>>>
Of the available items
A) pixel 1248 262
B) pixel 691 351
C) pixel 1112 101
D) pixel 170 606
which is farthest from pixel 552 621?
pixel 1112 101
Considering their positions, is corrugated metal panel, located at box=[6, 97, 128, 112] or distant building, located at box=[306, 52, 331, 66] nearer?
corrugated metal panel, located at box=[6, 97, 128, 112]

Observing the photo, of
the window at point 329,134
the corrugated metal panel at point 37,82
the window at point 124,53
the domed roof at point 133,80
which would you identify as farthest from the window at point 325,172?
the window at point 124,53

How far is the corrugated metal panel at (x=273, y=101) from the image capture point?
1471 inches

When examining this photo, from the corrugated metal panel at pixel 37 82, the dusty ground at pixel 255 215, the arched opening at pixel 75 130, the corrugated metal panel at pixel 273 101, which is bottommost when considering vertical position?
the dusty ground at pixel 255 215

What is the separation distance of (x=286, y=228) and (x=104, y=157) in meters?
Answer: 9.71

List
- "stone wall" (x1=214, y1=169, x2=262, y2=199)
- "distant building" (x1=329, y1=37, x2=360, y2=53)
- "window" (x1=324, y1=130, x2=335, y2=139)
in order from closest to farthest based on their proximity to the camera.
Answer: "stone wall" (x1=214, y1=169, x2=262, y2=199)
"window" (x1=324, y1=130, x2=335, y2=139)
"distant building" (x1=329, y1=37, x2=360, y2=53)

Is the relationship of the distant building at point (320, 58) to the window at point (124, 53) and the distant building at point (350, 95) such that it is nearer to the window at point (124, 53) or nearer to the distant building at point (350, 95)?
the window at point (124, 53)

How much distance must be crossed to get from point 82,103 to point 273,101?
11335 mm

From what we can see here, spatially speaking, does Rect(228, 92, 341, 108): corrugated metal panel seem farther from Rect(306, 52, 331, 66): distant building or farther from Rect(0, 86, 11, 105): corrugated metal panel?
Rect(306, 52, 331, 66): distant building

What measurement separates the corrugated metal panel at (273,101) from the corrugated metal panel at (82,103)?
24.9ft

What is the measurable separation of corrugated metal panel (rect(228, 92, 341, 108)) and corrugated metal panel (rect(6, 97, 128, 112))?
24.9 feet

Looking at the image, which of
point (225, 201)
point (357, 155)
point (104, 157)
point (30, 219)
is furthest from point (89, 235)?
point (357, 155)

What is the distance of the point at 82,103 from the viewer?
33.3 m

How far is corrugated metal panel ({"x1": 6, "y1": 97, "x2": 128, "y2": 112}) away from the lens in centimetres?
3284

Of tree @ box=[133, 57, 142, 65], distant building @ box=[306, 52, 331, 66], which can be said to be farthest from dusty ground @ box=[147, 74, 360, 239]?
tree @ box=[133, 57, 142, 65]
<<<
Work instructions
Restate every record exactly, leaving nothing out.

Response to the task
Of the available items
A) pixel 1248 262
B) pixel 691 351
C) pixel 1112 101
D) pixel 170 606
which is farthest from pixel 552 621?
pixel 1112 101
Considering their positions, is corrugated metal panel, located at box=[6, 97, 128, 112] or distant building, located at box=[306, 52, 331, 66] nearer?
corrugated metal panel, located at box=[6, 97, 128, 112]

Observing the photo, of
the window at point 329,134
the corrugated metal panel at point 37,82
the window at point 124,53
the domed roof at point 133,80
which would you identify as farthest from the window at point 325,172?
the window at point 124,53

How far is the corrugated metal panel at (x=273, y=101) from the image capture point?
1471 inches

When examining this photo, from the corrugated metal panel at pixel 37 82, the dusty ground at pixel 255 215, the arched opening at pixel 75 130, the corrugated metal panel at pixel 273 101, which is bottommost when considering vertical position?
the dusty ground at pixel 255 215

What is the separation distance of (x=286, y=228) and (x=104, y=157) in meters?
Answer: 9.71

List
- "stone wall" (x1=214, y1=169, x2=262, y2=199)
- "distant building" (x1=329, y1=37, x2=360, y2=53)
- "window" (x1=324, y1=130, x2=335, y2=139)
in order from closest to farthest based on their proximity to the camera.
Answer: "stone wall" (x1=214, y1=169, x2=262, y2=199)
"window" (x1=324, y1=130, x2=335, y2=139)
"distant building" (x1=329, y1=37, x2=360, y2=53)

Is the relationship of the distant building at point (320, 58) to the window at point (124, 53) and the distant building at point (350, 95) such that it is nearer to the window at point (124, 53) or nearer to the distant building at point (350, 95)?
the window at point (124, 53)

How much distance must be crossed to get from point 82,103 to point 273,101?
11335 mm

From what we can see here, spatially speaking, does Rect(228, 92, 341, 108): corrugated metal panel seem farther from Rect(306, 52, 331, 66): distant building or farther from Rect(0, 86, 11, 105): corrugated metal panel?
Rect(306, 52, 331, 66): distant building

What measurement separates the corrugated metal panel at (273,101) from the corrugated metal panel at (82,103)?
24.9ft

What is the measurable separation of corrugated metal panel (rect(228, 92, 341, 108)) and corrugated metal panel (rect(6, 97, 128, 112))?
24.9 feet

Looking at the image, which of
point (225, 201)
point (357, 155)
point (104, 157)
point (30, 219)
is furthest from point (89, 235)?
point (357, 155)

What is the distance of the point at 82,103 from the viewer?
33.3 m

How far is corrugated metal panel ({"x1": 6, "y1": 97, "x2": 128, "y2": 112}) away from the lens in centimetres?
3284

Of tree @ box=[133, 57, 142, 65], distant building @ box=[306, 52, 331, 66], which can be said to be farthest from dusty ground @ box=[147, 74, 360, 239]?
tree @ box=[133, 57, 142, 65]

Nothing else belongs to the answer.